DP3AP2KB Kabupaten Tanah Laut menekankan pentingnya intervensi gizi sejak usia remaja.
Kepala DP3AP2KB Tanah Laut, Maria Ulfah, menyatakan bahwa keterlibatan organisasi wanita dalam mengedukasi 30 remaja putri, 10 calon pengantin, dan 10 ibu hamil merupakan langkah strategis untuk menciptakan keluarga berkualitas.

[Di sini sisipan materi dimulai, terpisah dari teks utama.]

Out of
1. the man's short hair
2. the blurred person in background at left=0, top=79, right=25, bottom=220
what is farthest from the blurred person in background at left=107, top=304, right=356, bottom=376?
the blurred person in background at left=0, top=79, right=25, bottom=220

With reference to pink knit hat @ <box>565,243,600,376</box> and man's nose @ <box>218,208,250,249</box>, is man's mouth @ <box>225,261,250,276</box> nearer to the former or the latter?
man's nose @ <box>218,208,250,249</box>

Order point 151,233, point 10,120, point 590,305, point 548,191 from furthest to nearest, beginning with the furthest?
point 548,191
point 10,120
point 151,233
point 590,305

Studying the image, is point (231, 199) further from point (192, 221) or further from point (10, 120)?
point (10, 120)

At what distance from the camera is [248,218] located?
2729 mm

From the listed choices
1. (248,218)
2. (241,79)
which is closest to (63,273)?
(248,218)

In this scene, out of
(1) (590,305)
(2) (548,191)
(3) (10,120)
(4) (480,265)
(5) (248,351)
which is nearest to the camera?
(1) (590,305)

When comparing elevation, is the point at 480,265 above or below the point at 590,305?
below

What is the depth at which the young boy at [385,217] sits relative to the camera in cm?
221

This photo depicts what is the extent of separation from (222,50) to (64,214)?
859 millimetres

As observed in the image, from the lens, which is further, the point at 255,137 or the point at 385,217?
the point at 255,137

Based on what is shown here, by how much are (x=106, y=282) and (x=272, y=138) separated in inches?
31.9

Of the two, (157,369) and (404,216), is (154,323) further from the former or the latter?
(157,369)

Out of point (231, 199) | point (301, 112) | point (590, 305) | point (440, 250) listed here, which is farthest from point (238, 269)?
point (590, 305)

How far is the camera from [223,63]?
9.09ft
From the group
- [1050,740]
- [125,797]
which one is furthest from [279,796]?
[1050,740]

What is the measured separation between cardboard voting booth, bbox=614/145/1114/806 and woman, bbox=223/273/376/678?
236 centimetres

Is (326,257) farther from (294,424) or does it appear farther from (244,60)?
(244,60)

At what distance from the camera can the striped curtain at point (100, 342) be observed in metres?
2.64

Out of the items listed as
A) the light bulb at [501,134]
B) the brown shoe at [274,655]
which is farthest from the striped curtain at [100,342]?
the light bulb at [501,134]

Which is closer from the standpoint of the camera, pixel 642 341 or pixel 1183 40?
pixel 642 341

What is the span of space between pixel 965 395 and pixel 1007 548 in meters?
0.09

“Fokus utama bagi remaja putri adalah pemberian edukasi mengenai pentingnya kesehatan reproduksi dan gizi agar mereka memiliki bekal pengetahuan yang cukup sebelum memasuki jenjang pernikahan dan kehamilan,” ujar Maria Ulfah di lokasi kunjungan.
Maria menjelaskan bahwa penanganan stunting di Bumi Tuntung Pandang kini bergerak lebih luas dengan melibatkan sektor infrastruktur untuk menjamin lingkungan tinggal yang sehat bagi warga.
”Intervensi Non-Nutrisi melibatkan lintas sektor seperti Dinas Pekerjaan Umum (PU) dan Dinas Lingkungan Hidup (LH) untuk perbaikan Rumah Tidak Layak Huni (RTLH), program jambanisasi, serta perbaikan sanitasi lingkungan,” jelasnya.
Sembari meninjau kondisi keluarga di lapangan, Maria memberikan imbauan khusus bagi para orang tua agar tidak mengabaikan pola asuh, terutama dalam aspek pemenuhan nutrisi harian anak.